Par , le 19 janvier 2001 à 12h00 , mis à jour le 19 janvier 2001 à 17h04

Cinq cents magistrats sont descendus dans la rue vendredi matin pour protester contre le manque de moyens de la justice, point d'orgue d'une grogne qui dure depuis des mois.

Les magistrats devant la Chancellerie. © INTERNE


Les magistrats ont manifesté
vendredi matin - DR
"Tout va très bien, ma chère Marylise, mais cependant il faut que l’on vous dise, on déplore un tout petit rien". Cela faisait dix ans qu’on avait pas vu les magistrats défiler dans les rues pour faire valoir leur opinion. Au fil des couplets, les 500 juges égrainent leurs griefs à l’encontre de la réforme de la justice entrée en vigueur le 1er janvier dernier. "Nos juges des libertés sont submergés", chantent-ils sous les fenêtres de la Chancellerie désertée par la ministre Marylise Lebranchu. "Toutes les audiences sont renvoyées", entonent-ils pour rappeler que la justice ne dispose pas de moyens suffisants pour assumer ses missions. "Les délinquants sont relâchés", se plaignent-ils tout en jetant leur codes pénaux en signe de dédain pour la nouvelle loi sur la présomption d’innocence.

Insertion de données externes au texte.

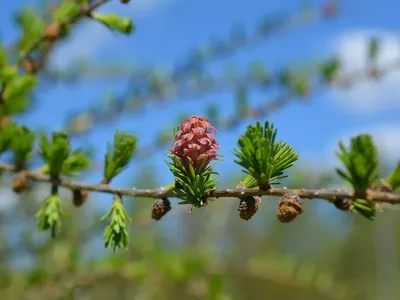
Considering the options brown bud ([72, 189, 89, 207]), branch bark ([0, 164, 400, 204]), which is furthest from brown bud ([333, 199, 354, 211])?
brown bud ([72, 189, 89, 207])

"Un budget inférieur à celui
de la mairie
de Paris"

Quelques heures plus tôt, ils expliquaient dans une conférence de presse que leur colère trouvait sa source dans l’état de "faillite" de la justice. "Notre budget est le plus faible de tous les pays européens", a rappelé un représentant syndical. "Ce budget est inférieur à celui de la mairie de Paris", a renchéri une de ses collègues. Le Syndicat des magistrats a même agité la menace d’une grève, en principe interdite aux juges.


Marylise Lebranchu lors de ses voeux
pour l'année 2001 - DR.
A ces critiques formulées de longue date, la ministre de la Justice a rétorqué à plusieurs reprises que, sur 730 postes de magistrats prévus au budget depuis 1997, 600 sont déjà sur le terrain, dont 345 chargés des fonctions créées par la loi sur la présomption d’innocence. La ministre a promis 600 embauches supplémentaires dans les trois années à venir. Mais, au-delà du manque de moyens et de personnel, les magistrats dénoncent l’impréparation de la réforme de la justice voulue par Elisabeth Guigou et amendée en profondeur par les députés. La garde des Sceaux a beau réfuter ces critiques, le report in extremis de l’entrée en vigueur du volet de la loi sur l’application des peines fait figure d’aveu.